- **Extract to read**
/---
Saturday, July 25, 2009


So Much Depends

July 1997. The saturated air slaps my face like a smack of wet fish as I walk out the front door toward Glenview Road. Four miles to the east Lake Michigan must have evaporated into the atmosphere overnight, spirited away by an easterly wind as an offering to the clouds, the sailboats of summer washed up like silvery alewives along a dry lakebed. At least the boats won’t stink like the alewives did in June thirty years ago when they lay dead and dying in a layer three feet deep by twenty feet wide along the shoreline, their stench blown inland, our neighborhood reeking of decay.

Down the hill and north into Harms Woods. Honeybees whirl like dervishes around a thicket of wild roses. Except for a lone worker bee whose task it is to keep me at bay, the swarm pays no mind to a voyeur’s fascination with their exuberance over pink blossoms and yellow stamens. Could my observation of these nectar-drunken bees possibly alter their behavior? It doesn’t appear so, but then honeybees don’t live in Schröedinger’s sealed box in a state of superposition; they don’t live in all possible states at once until the moment I chance to observe them; they dance and drink in a macroscopic world of sunlight right here and now in front of my eyes.
\---
- **Data listing**
/---
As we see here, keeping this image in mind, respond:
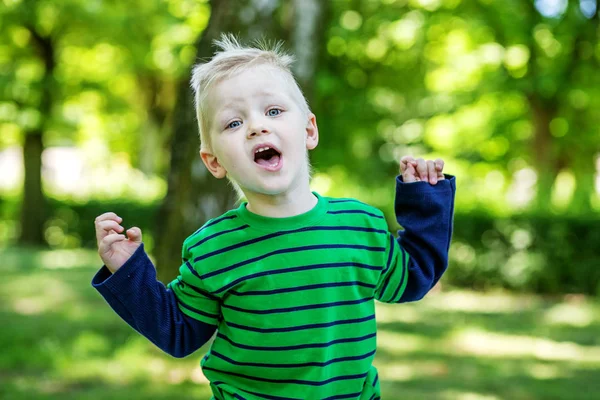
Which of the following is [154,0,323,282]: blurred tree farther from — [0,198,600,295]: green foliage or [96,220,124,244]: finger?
\---
/---
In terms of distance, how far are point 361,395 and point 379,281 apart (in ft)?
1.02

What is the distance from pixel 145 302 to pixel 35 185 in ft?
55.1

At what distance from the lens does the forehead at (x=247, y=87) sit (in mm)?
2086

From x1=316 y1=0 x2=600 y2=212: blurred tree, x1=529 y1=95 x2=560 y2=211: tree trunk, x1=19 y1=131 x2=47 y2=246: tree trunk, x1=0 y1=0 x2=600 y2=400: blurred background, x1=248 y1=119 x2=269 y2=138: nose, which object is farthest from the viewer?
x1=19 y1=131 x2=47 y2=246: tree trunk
\---
From the essay "So Much Depends," reproduce the passage starting with "Saturday, July 25, 2009" and going on through "reeking of decay.", word for word. The material that comes after the essay has nothing to do with it.

- **The completed task**
Saturday, July 25, 2009


So Much Depends

July 1997. The saturated air slaps my face like a smack of wet fish as I walk out the front door toward Glenview Road. Four miles to the east Lake Michigan must have evaporated into the atmosphere overnight, spirited away by an easterly wind as an offering to the clouds, the sailboats of summer washed up like silvery alewives along a dry lakebed. At least the boats won’t stink like the alewives did in June thirty years ago when they lay dead and dying in a layer three feet deep by twenty feet wide along the shoreline, their stench blown inland, our neighborhood reeking of decay.